Cevap: Türkler duyarsız bir yaratıktır!
Katıldığım noktalar çok fazla...
Öncelikle, biz Türkler duyarsızız demeyelim de, yumurta kapıya dayanmadan hareket etmeyi sevmeyiz diyelim, daha yerinde olur. Bizlerin birşeyleri görüp harekete geçmesi için, mutlaka arkamızdan birinin iteklemesi gerekir. En basit örnek, ödev yapmaya bile anne/babanın zorlamasıyla başlamak...
Tabii, her Türk aynıdır demiyorum. Ama çoğunluğun içinde duyarlı insanlar ne kadar fark edilir olur ki? Ayrıca, duyarlı insanlar o çoğunluğu da kendi tarafına çekmeyi başaramıyorsa, bu da beceriksizliktir, duyarsızlığa ışık tutmaktır. Yani, sen sadece ülkemizde çok duyarsız insan var deyip kenara çekilirsen, bu senle onlar arasında kutuplaşma yaratır, sen de onların aslında bu konuya dikkat çekmelerini sağlamaya çalışırken çuvallarsın.
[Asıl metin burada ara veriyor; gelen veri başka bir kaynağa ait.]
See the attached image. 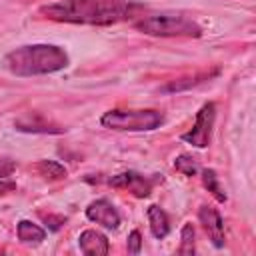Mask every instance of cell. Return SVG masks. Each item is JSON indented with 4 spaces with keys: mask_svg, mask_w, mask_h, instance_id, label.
<instances>
[{
    "mask_svg": "<svg viewBox=\"0 0 256 256\" xmlns=\"http://www.w3.org/2000/svg\"><path fill=\"white\" fill-rule=\"evenodd\" d=\"M142 248V236L138 230H132L128 234V254H140Z\"/></svg>",
    "mask_w": 256,
    "mask_h": 256,
    "instance_id": "obj_18",
    "label": "cell"
},
{
    "mask_svg": "<svg viewBox=\"0 0 256 256\" xmlns=\"http://www.w3.org/2000/svg\"><path fill=\"white\" fill-rule=\"evenodd\" d=\"M134 28L146 36L160 38H200L202 28L196 20L180 12H160L150 14L134 22Z\"/></svg>",
    "mask_w": 256,
    "mask_h": 256,
    "instance_id": "obj_3",
    "label": "cell"
},
{
    "mask_svg": "<svg viewBox=\"0 0 256 256\" xmlns=\"http://www.w3.org/2000/svg\"><path fill=\"white\" fill-rule=\"evenodd\" d=\"M14 126H16V130L28 132V134H62L64 132V128L60 124L48 120L40 112H28V114L20 116L14 122Z\"/></svg>",
    "mask_w": 256,
    "mask_h": 256,
    "instance_id": "obj_8",
    "label": "cell"
},
{
    "mask_svg": "<svg viewBox=\"0 0 256 256\" xmlns=\"http://www.w3.org/2000/svg\"><path fill=\"white\" fill-rule=\"evenodd\" d=\"M138 6L128 0H58L38 8V14L68 24L110 26L132 16Z\"/></svg>",
    "mask_w": 256,
    "mask_h": 256,
    "instance_id": "obj_1",
    "label": "cell"
},
{
    "mask_svg": "<svg viewBox=\"0 0 256 256\" xmlns=\"http://www.w3.org/2000/svg\"><path fill=\"white\" fill-rule=\"evenodd\" d=\"M2 62L14 76H42L64 70L70 58L66 50L56 44H26L10 50Z\"/></svg>",
    "mask_w": 256,
    "mask_h": 256,
    "instance_id": "obj_2",
    "label": "cell"
},
{
    "mask_svg": "<svg viewBox=\"0 0 256 256\" xmlns=\"http://www.w3.org/2000/svg\"><path fill=\"white\" fill-rule=\"evenodd\" d=\"M16 168V162L4 154H0V178H8Z\"/></svg>",
    "mask_w": 256,
    "mask_h": 256,
    "instance_id": "obj_19",
    "label": "cell"
},
{
    "mask_svg": "<svg viewBox=\"0 0 256 256\" xmlns=\"http://www.w3.org/2000/svg\"><path fill=\"white\" fill-rule=\"evenodd\" d=\"M34 170L42 176V178H46V180H62V178H66V168L60 164V162H56V160H38L36 164H34Z\"/></svg>",
    "mask_w": 256,
    "mask_h": 256,
    "instance_id": "obj_14",
    "label": "cell"
},
{
    "mask_svg": "<svg viewBox=\"0 0 256 256\" xmlns=\"http://www.w3.org/2000/svg\"><path fill=\"white\" fill-rule=\"evenodd\" d=\"M146 216H148V224H150V232H152V236L158 238V240L166 238L168 232H170V220H168V214H166L160 206L152 204V206H148Z\"/></svg>",
    "mask_w": 256,
    "mask_h": 256,
    "instance_id": "obj_11",
    "label": "cell"
},
{
    "mask_svg": "<svg viewBox=\"0 0 256 256\" xmlns=\"http://www.w3.org/2000/svg\"><path fill=\"white\" fill-rule=\"evenodd\" d=\"M202 184L206 186V190L218 200V202H226V192H224V188H222V184H220V178H218V174L212 170V168H204L202 170Z\"/></svg>",
    "mask_w": 256,
    "mask_h": 256,
    "instance_id": "obj_15",
    "label": "cell"
},
{
    "mask_svg": "<svg viewBox=\"0 0 256 256\" xmlns=\"http://www.w3.org/2000/svg\"><path fill=\"white\" fill-rule=\"evenodd\" d=\"M196 232H194V226L190 222H186L182 226V232H180V246H178V254H194L196 250Z\"/></svg>",
    "mask_w": 256,
    "mask_h": 256,
    "instance_id": "obj_16",
    "label": "cell"
},
{
    "mask_svg": "<svg viewBox=\"0 0 256 256\" xmlns=\"http://www.w3.org/2000/svg\"><path fill=\"white\" fill-rule=\"evenodd\" d=\"M12 190H16V182L6 180V178H0V196H2V194H8V192H12Z\"/></svg>",
    "mask_w": 256,
    "mask_h": 256,
    "instance_id": "obj_20",
    "label": "cell"
},
{
    "mask_svg": "<svg viewBox=\"0 0 256 256\" xmlns=\"http://www.w3.org/2000/svg\"><path fill=\"white\" fill-rule=\"evenodd\" d=\"M100 124L108 130L118 132H150L164 124V114L160 110H108L102 114Z\"/></svg>",
    "mask_w": 256,
    "mask_h": 256,
    "instance_id": "obj_4",
    "label": "cell"
},
{
    "mask_svg": "<svg viewBox=\"0 0 256 256\" xmlns=\"http://www.w3.org/2000/svg\"><path fill=\"white\" fill-rule=\"evenodd\" d=\"M174 168H176L180 174H184V176H196V174L200 172L198 160H196L194 156H190V154H180V156H176Z\"/></svg>",
    "mask_w": 256,
    "mask_h": 256,
    "instance_id": "obj_17",
    "label": "cell"
},
{
    "mask_svg": "<svg viewBox=\"0 0 256 256\" xmlns=\"http://www.w3.org/2000/svg\"><path fill=\"white\" fill-rule=\"evenodd\" d=\"M86 218L90 222H96L100 224L102 228L106 230H116L120 226V214L116 210V206L106 200V198H98V200H92L88 206H86Z\"/></svg>",
    "mask_w": 256,
    "mask_h": 256,
    "instance_id": "obj_7",
    "label": "cell"
},
{
    "mask_svg": "<svg viewBox=\"0 0 256 256\" xmlns=\"http://www.w3.org/2000/svg\"><path fill=\"white\" fill-rule=\"evenodd\" d=\"M214 122H216V104L214 102H206L198 110L192 128L188 132H184L180 138L186 144H192L194 148H206V146H210V140H212Z\"/></svg>",
    "mask_w": 256,
    "mask_h": 256,
    "instance_id": "obj_5",
    "label": "cell"
},
{
    "mask_svg": "<svg viewBox=\"0 0 256 256\" xmlns=\"http://www.w3.org/2000/svg\"><path fill=\"white\" fill-rule=\"evenodd\" d=\"M16 234H18V240L24 244V246H38L44 242L46 238V232L44 228H40L38 224H34L32 220H20L16 224Z\"/></svg>",
    "mask_w": 256,
    "mask_h": 256,
    "instance_id": "obj_12",
    "label": "cell"
},
{
    "mask_svg": "<svg viewBox=\"0 0 256 256\" xmlns=\"http://www.w3.org/2000/svg\"><path fill=\"white\" fill-rule=\"evenodd\" d=\"M78 246H80L82 254H86V256H104V254L110 252V242H108V238H106L102 232L94 230V228H88V230L80 232V236H78Z\"/></svg>",
    "mask_w": 256,
    "mask_h": 256,
    "instance_id": "obj_10",
    "label": "cell"
},
{
    "mask_svg": "<svg viewBox=\"0 0 256 256\" xmlns=\"http://www.w3.org/2000/svg\"><path fill=\"white\" fill-rule=\"evenodd\" d=\"M218 74H220V68L206 70V72H198V74H194V76H188V78L174 80V82L166 84V86L162 88V92H180V90H188V88H194V86H198V84H202V82H206V80H210V78H214V76H218Z\"/></svg>",
    "mask_w": 256,
    "mask_h": 256,
    "instance_id": "obj_13",
    "label": "cell"
},
{
    "mask_svg": "<svg viewBox=\"0 0 256 256\" xmlns=\"http://www.w3.org/2000/svg\"><path fill=\"white\" fill-rule=\"evenodd\" d=\"M162 182V174H154V176H144L140 172H120L116 176H112L108 180L110 186L120 188V190H128L130 194H134L136 198H148L152 194V188Z\"/></svg>",
    "mask_w": 256,
    "mask_h": 256,
    "instance_id": "obj_6",
    "label": "cell"
},
{
    "mask_svg": "<svg viewBox=\"0 0 256 256\" xmlns=\"http://www.w3.org/2000/svg\"><path fill=\"white\" fill-rule=\"evenodd\" d=\"M198 220H200L202 228L206 230L210 242H212L216 248H222L226 240H224V222H222L220 212H218L216 208L204 204V206H200V210H198Z\"/></svg>",
    "mask_w": 256,
    "mask_h": 256,
    "instance_id": "obj_9",
    "label": "cell"
}]
</instances>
Size yakın zamandan bir örnek vereyim:
Ankara'da ulaşım fiyatları indirildikten sonra, ani bir kararla eski haline döndü. Bu duruma sinirlenen Hacettepe Öğrenci kollektifleri egolardan birine parasız binmeye kalkıştılar. Güvenlik görevlileri kapıyı açmaya çalışırken onlar da kapıları sıkıca tutup içeri sokmadılar kimseyi. Bu durum haberlerde, Hacettepe'li bir grup Tkp'li öğrenci okul otobüsünü gasp etti şeklinde gösterildi. Bu olaydaki yanlışlar neler?
1. Kimseyi örgütlemeden, habersiz, sessiz sedasız propaganda yapmak bir kere baştan çuvallamak demektir.
2. O propaganda, fiyatlar eski haline döndüğünde değil, ilk indirim yapıldığında otobüs seferlerinin azaltılmasına yapılmalıydı. Çünkü adam kardan zarar yapıyor, yani otobüs seferlerini azaltmak yerine çoğaltsa, daha çok kazanacak ama umrunda değil. Amacı bizi zor durumda bırakmaktı.
3. Hadi o gün propaganda yapıldı. O zaman sadece parasız binip, kapılar kapatılmayacaktı. Sadece seslerini duyurmaları yeterdi. Ancak, içerde şoför olduğundan işler değişti. Parasız binmeleri durumunda alabilecekleri ceza, ufak bir miktarken, şoför rehin almanın cezasını siz düşünün. Rehin almak diyorum, çünkü dışardan görünen de buydu.
4. Hadi yaptın propagandanı, o zama ertasi gün, bir sonraki gün, her gün, bitene kadar tekrarlanacaktı. O grubun yaptığı eylem sadece bir gün haberlerde, dediğim şekilde yayınlandı. Bu sürekli hale gelseydi, mutlaka diğer öğrenciler de bu duruma tepkilerini koyacaklardı. Çünkü otobüs fiyatları hepimizi etkiledi. Bu propagandanın sonucu ne mi oldu? İ. Melih Gökçek, indirim sırasında bastırdığı 1 ytl'lik egoları satışa çıkardı. Şimdi 11 ytl yerine bir lira daha fazla veriyoruz, ama yine de 10 kez ego basabiliyoruz. Yani kazık yine bize girdi. Eylem yapan öğrenciler ertesi gün soruşturmaya çekildiler. Bize bişi olmadı. Ama bunu bütün okulun yaptığını bir düşünsenize... Kimi sorguya çekeceklerdi?
Türkler, eylemlerinde plansızlar. Eğer, insanlara olayları doğru açıdan görmelerine yarayacak doğru anlatım yollarını seçselerdi, bu kadar duyarsızlık da olmazdı. Mesela;
Tekel işçilerinin grevinde bir çok sol parti işçinin yanındayız diye sloganlar attı, Sakarya caddesinde beraber halaylar çekildi, Samsun'lu Tekel işçisinin vefatında beraber helvası yendi... Hepsi bu. Tekel işçilerinin yaptığı grev aslında çok büyük bir Sosyalist hareketken, işçiler bunu sadece haklarını aramak için grev olarak bildiler. Bir tane de akıllı çıkıp bunları bilgilendirmedi, bakın bu herif şunları şunları yaptı diye... O 4C, yıllardır var olan birşeyken, sadece grev zamanı dikkatleri çekti...
Anlatmak istediklerimi örneklendirmek istedim. Umarım anlatabilmişimdir.